5th May 2020
On the one hand it is such a straight forward word. We can all understand more or less what it means and probably have images and ideas that we attribute and personify it with. On the other hand, will we ever truly attain it or understand it in all its capacity? It is at once a mangificent, transcendent concept that is not limited by fallable things while also being a concept equated with excellence and all that is wonderful. As a creative person – a writer, doodler, sketcher, dreamer – it is a double-edged sword that I hold in between my fingers when I try to create.
I want to do the best that I can at any given moment when I am creating something. I take up my perfectionism and prepare to fight my paper battles with it. But silly me, I hold it like a pen and expect it to fulfill the same purpose. At first it cuts cleanly and I am satisfied with its initial strokes. But as I press it further my fingers begin to sting and suddenly I can do no more and go no further for the pain and blood besmirch my work. But the blood is clear and I don’t see it. I return after a time and go back to gripping the blade. I will adjust its angle and polish it a little in the hopes that my block is only temporary.
This gets me nowhere. It is unpleasant for my creative hands and heart as it is for the utensil that I am misusing.

> [Aim] Retype the part of the perfectionism essay above that begins with the words "I want to do" and stops after "I am misusing.".

> [Given information]
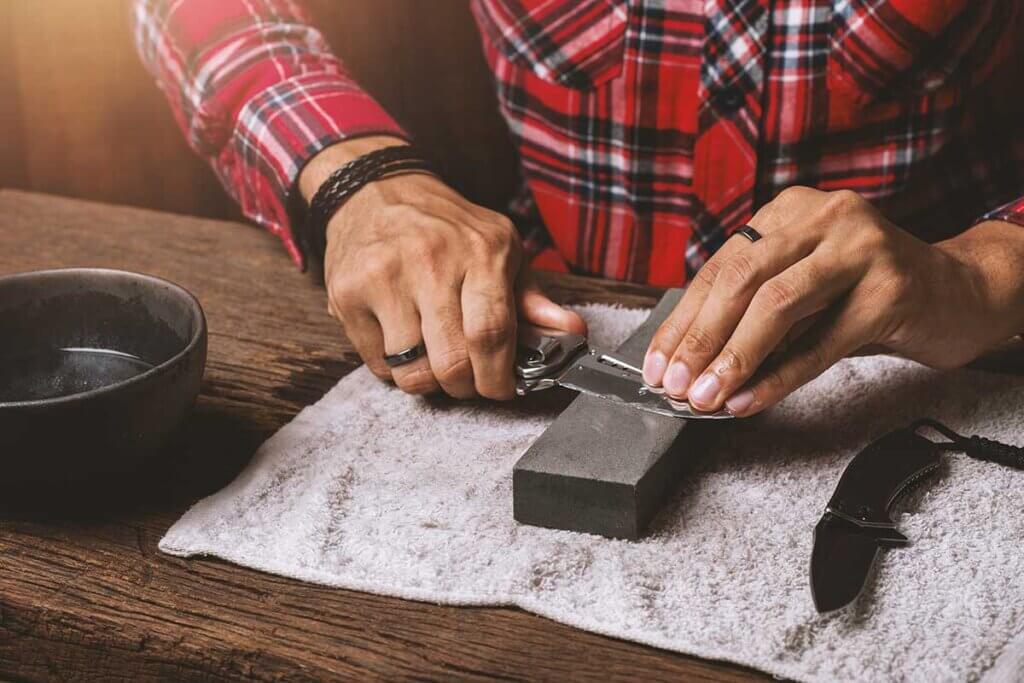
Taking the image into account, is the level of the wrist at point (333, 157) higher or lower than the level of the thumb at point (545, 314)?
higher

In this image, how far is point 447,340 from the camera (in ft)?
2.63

> [Output for this exercise]
I want to do the best that I can at any given moment when I am creating something. I take up my perfectionism and prepare to fight my paper battles with it. But silly me, I hold it like a pen and expect it to fulfill the same purpose. At first it cuts cleanly and I am satisfied with its initial strokes. But as I press it further my fingers begin to sting and suddenly I can do no more and go no further for the pain and blood besmirch my work. But the blood is clear and I don’t see it. I return after a time and go back to gripping the blade. I will adjust its angle and polish it a little in the hopes that my block is only temporary.
This gets me nowhere. It is unpleasant for my creative hands and heart as it is for the utensil that I am misusing.